Aerospace, defense and air transport companies spent Friday trying to put a brave face on the anticipated fall-out from the UK’s June 23 vote to leave the European Union (EU). Adverse market reaction to the so-called Brexit referendum sent stocks tumbling and pushed the British Pound to its lowest value against the U.S. dollar since 1985.
First to react was IAG—parent company of British Airways, Iberia and Vueling—which issued a profits warning for 2016 as the London Stock Exchange opened on June 24. The airline group said that while it “continues to expect a significant increase in operating profit this year, it no longer expects to generate an absolute operating profit increase similar to 2015.”
IAG’s written statement concluded that it “believes that the vote to leave the European Union will not have a long-term material impact on its business.” However, it did acknowledge that throughout June in the build-up to the referendum it saw weaker than expected sales. Generally, the UK travel industry reported slow bookings—especially for summer vacations—apparently due to uncertainty about the outcome of the vote amid dire warnings about a possible recession. IAG’s stock ended 22.54 percent down when the London market closed on June 24.
According to UK trade group Aerospace, Defence, Security & Space (ADS), leading member companies Airbus, BAE Systems, Rolls-Royce, Bombardier, MBDA and GKN all contacted their British employees ahead of the vote to make the case for staying in the EU. While no direct threat to cut the 65,000 UK jobs these companies collectively support was made, the reasons given were that British firms need to maintain direct access to EU customers and suppliers, that the UK should maintain influence over industry standards and regulations, and that EU membership is important for attracting further inward investment.

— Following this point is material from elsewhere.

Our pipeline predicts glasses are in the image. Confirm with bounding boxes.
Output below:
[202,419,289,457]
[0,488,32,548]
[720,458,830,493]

Airbus, which has major operations in France, Germany and Spain, did in fact warn its UK staff that further planned investment in the country could be abandoned in the event of a vote to leave the EU. It makes airliner wings at a factory in north Wales.
Within hours of the referendum results, Airbus Group CEO Tom Enders described the outcome as “a lose-lose result” for both Britain and Europe, adding that “Britain will suffer but it will focus even more now on the competitiveness of its economy versus the EU and rest of the world.”
Just over a week before the referendum, Rolls-Royce CEO Warren East warned that a vote to leave the EU could raise questions about plans the group has to invest in new aircraft engine test facilities at Derby in the UK. The company made no further comment in the immediate aftermath of the result being announced. In addition to 23,000 UK staff, Rolls-Royce has 14,000 employees in the rest of Europe.
“The aerospace, defense, security and space industries will work with the government to minimize the negative aspects of the decision to leave the EU, creating an environment in which these strategically important sectors can continue to prosper,” said ADS chief executive Paul Everitt.
Most major aerospace groups saw their equity take a hit on June 24, as the markets reacted to what in the end had been a somewhat surprising outcome to the referendum. While London’s FTSE100 lost an average of 3.15 percent in Friday trading, Airbus declined by 5.83 percent, followed by BAE Systems by 4.60 percent, Meggitt by 4.24 percent, GKN by 3.34 percent and Cobham by 3.08 percent. Rolls-Royce bucked the trend by gaining a modest 0.70 percent on the day.
Still to be untangled in what are expected to be protracted negotiations in the UK/EU divorce proceedings is the UK’s continued membership of the European Aviation Safety Agency and ATC agency Eurocontrol. Non-EU states such as Switzerland and Norway are already members of both bodies but never before has a state quit the EU, raising questions as to the basis for its continued participation in the regulatory and service provision aspects of the agencies.